Littérature
Les premières œuvres de la littérature espagnole sont écrites en dialecte
mozarabe : ce sont des chansons lyriques intégrées à des poèmes en hébreu
ou en arabe, composées au XIe siècle. La plupart des chansons lyriques
et des ballades écrites entre le XIIe et le début du XVe
siècle sont, quant à elles, rédigées en galico-portugais sur le modèle des
poèmes de troubadours. La première œuvre marquante est le Poème du Cid
, au XIIe siècle, qui met en scène Rodrigo Díaz de Vivar. Cette épopée relate
l'exil injuste du Cid puis son retour triomphal en Castille.
La littérature en castillan
Le castillan devient une langue littéraire au XIIIe siècle avec
la traduction de l'Ancien Testament et la rédaction du premier code juridique
moderne (Siete Partidas). Le premier roman espagnol, Le Chevalier
Cifar (œuvre anonyme de la première moitié du XIVe siècle),
constitue le premier roman de chevalerie et annonce le récit picaresque. L'influence
de la poésie italienne commence se fait sentir dès le XVe siècle.
Ce sont les serranillas d’Íñigo López de Mendoza, marquis de Santillana
qui remportent le plus grand succès. Ces chansons simples, populaires et
champêtres racontent les rencontres de chevaliers raffinés et d'humbles bergères.
La Renaissance espagnole
La Renaissance humaniste qui s'épanouit en France et en Italie ne connaît pas
le même succès en Espagne, où l'Église et la tradition médiévale conservent
leur puissance.
En 1499 paraît la Tragicomedia de Calisto y Melibea (1499), plus connue
sous le nom de son personnage principal, la Célestine, une œuvre majeure
de Fernando de Rojas qui mêle motifs médiévaux et éléments littéraires réalistes,
propres à la Renaissance.
De son côté, le poète Garcilaso de la Vega s’inspire de la poésie italienne
renaissante pour créer un univers imaginaire exaltant le pouvoir de l'amour
et de la beauté, dans la lignée pétrarquiste.
Au XVIe siècle, la littérature mystique
demeure très vivante en Espagne, avec des grands textes comme Le Château
intérieur, ou Livre des demeures (1588), de Sainte Thérèse d'Ávila,
qui décrit de façon familière mais passionnée ses expériences mystiques : des
textes vibrants et émouvants qui ont su traverser les siècles.

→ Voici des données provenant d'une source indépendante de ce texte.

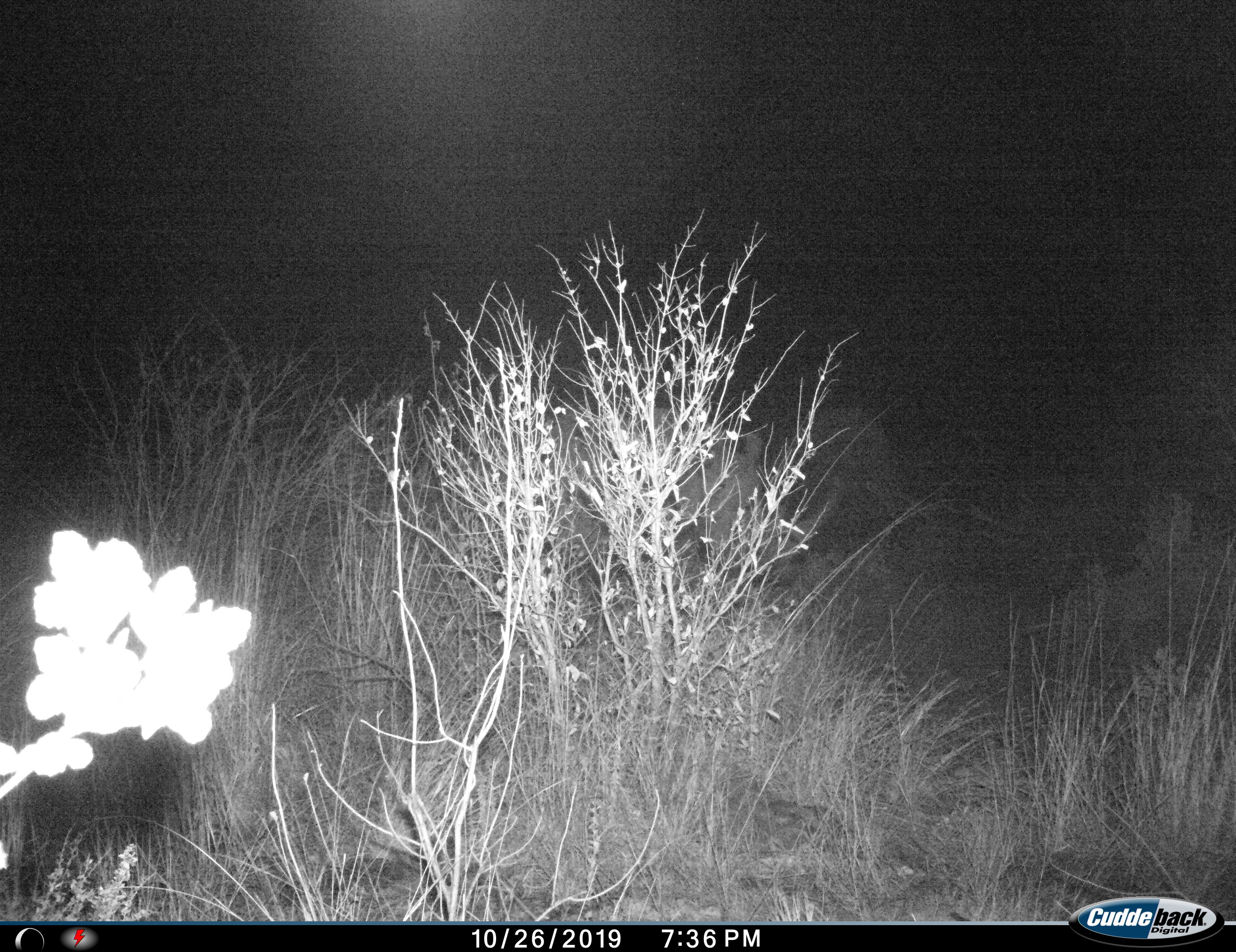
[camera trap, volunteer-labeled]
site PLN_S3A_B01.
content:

Le roman picaresque et Don Quichotte
Au XVIe siècle apparaît un genre nouveau, le roman picaresque, qui
exerce une influence immense sur la littérature européenne. Il suit les aventures
du picaro (sorte de vagabond aventurier), qui servent de prétexte à un
tableau réaliste et critique de la société. La Vie de Lazarillo de Tormes
(1554), œuvre satirique parfois attribuée à Diego Hurtado de Mendoza, constitue
le chef-d’œuvre du genre.
Le roman espagnol atteint toutefois son apogée au XVIIe siècle, avec
l'œuvre de Miguel de Cervantès Don Quichotte de la Manche (1605-1615),
que la critique contemporaine qualifie de premier roman moderne. Don Quichotte,
« rendu fou » par la lecture d'innombrables romans de chevalerie,
tente d'appliquer au monde réel ses croyances idéalistes et de les transmettre
à son prosaïque compagnon Sancho Pança. Un subtil dosage de réalisme et d’idéalisme,
d’art du conte et de critique sociale, fourmillant d’idées d’écriture.
Les grands dramaturges espagnols
Le XVIIe siècle est considéré comme l’âge d’or du théâtre espagnol :
Lope de Vega, Tirso de Molina, Ruiz de Alarcón et Calderón de la Barca.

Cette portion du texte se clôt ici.